Problem statement -
Please repeat word for word the line containing "Daten, Infografik, Internet, Social" and every following line up to and including the last one below, pictures excluded.

Input data -
"""

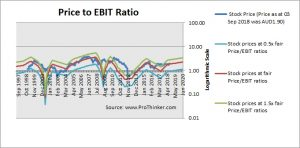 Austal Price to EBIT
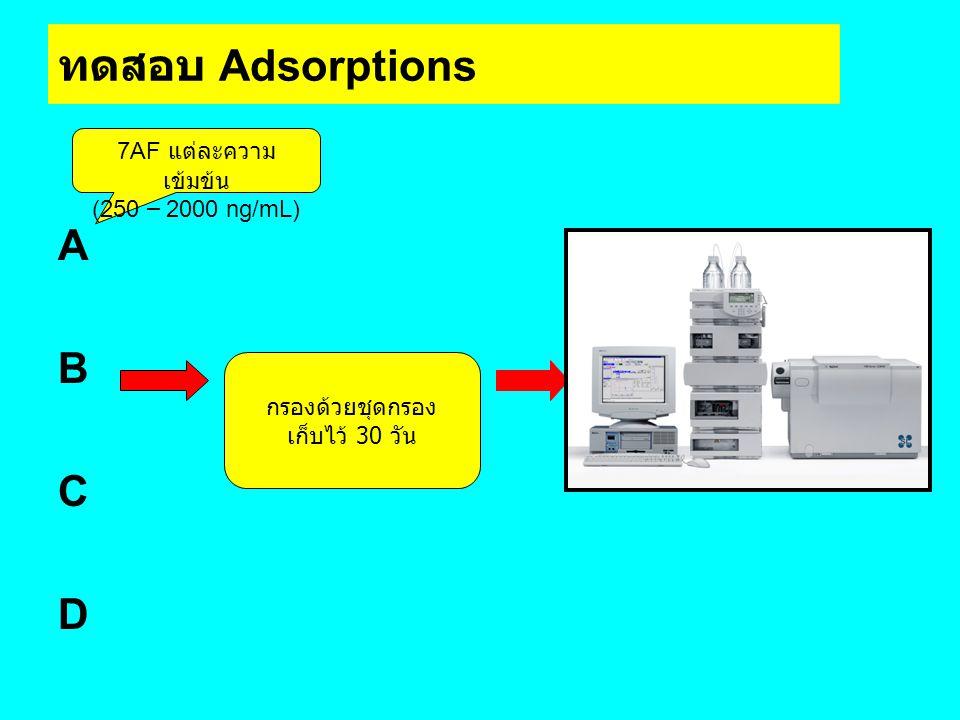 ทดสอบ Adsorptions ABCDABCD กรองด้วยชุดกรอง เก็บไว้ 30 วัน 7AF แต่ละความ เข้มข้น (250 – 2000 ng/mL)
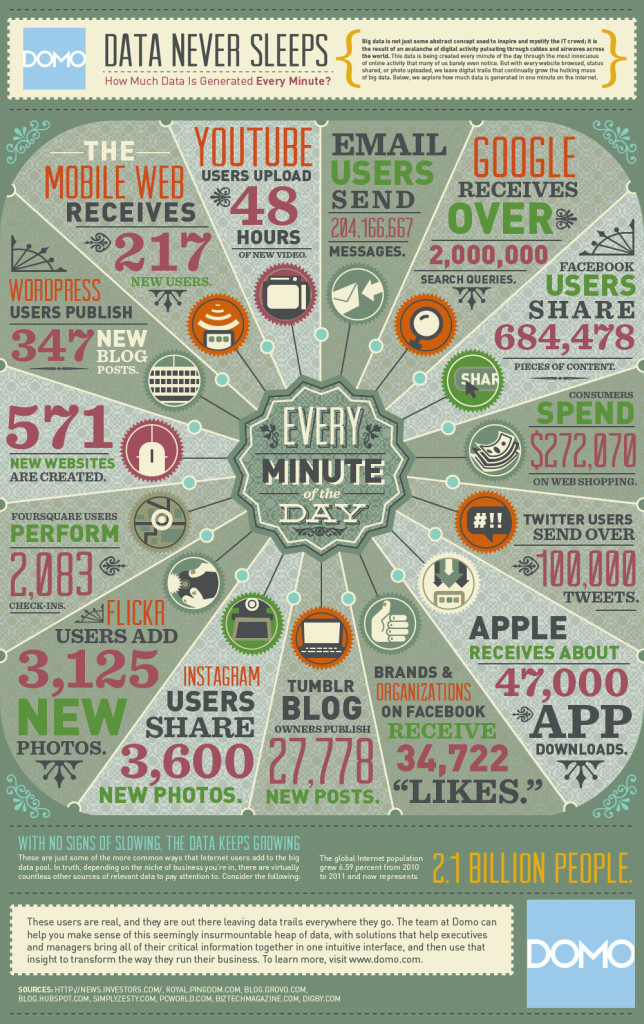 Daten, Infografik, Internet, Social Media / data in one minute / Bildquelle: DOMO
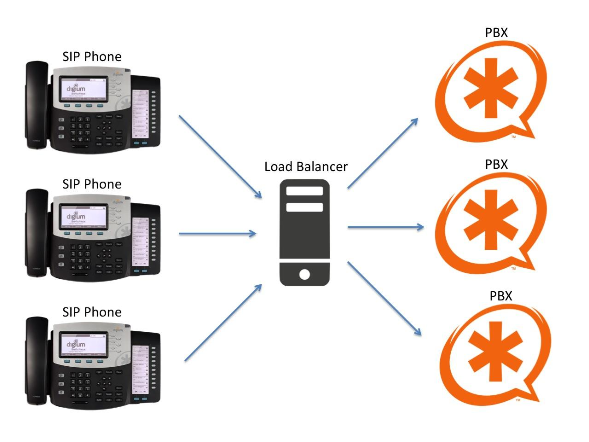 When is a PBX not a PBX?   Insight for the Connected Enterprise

"""

Completed task -
 Daten, Infografik, Internet, Social Media / data in one minute / Bildquelle: DOMO
 When is a PBX not a PBX?   Insight for the Connected Enterprise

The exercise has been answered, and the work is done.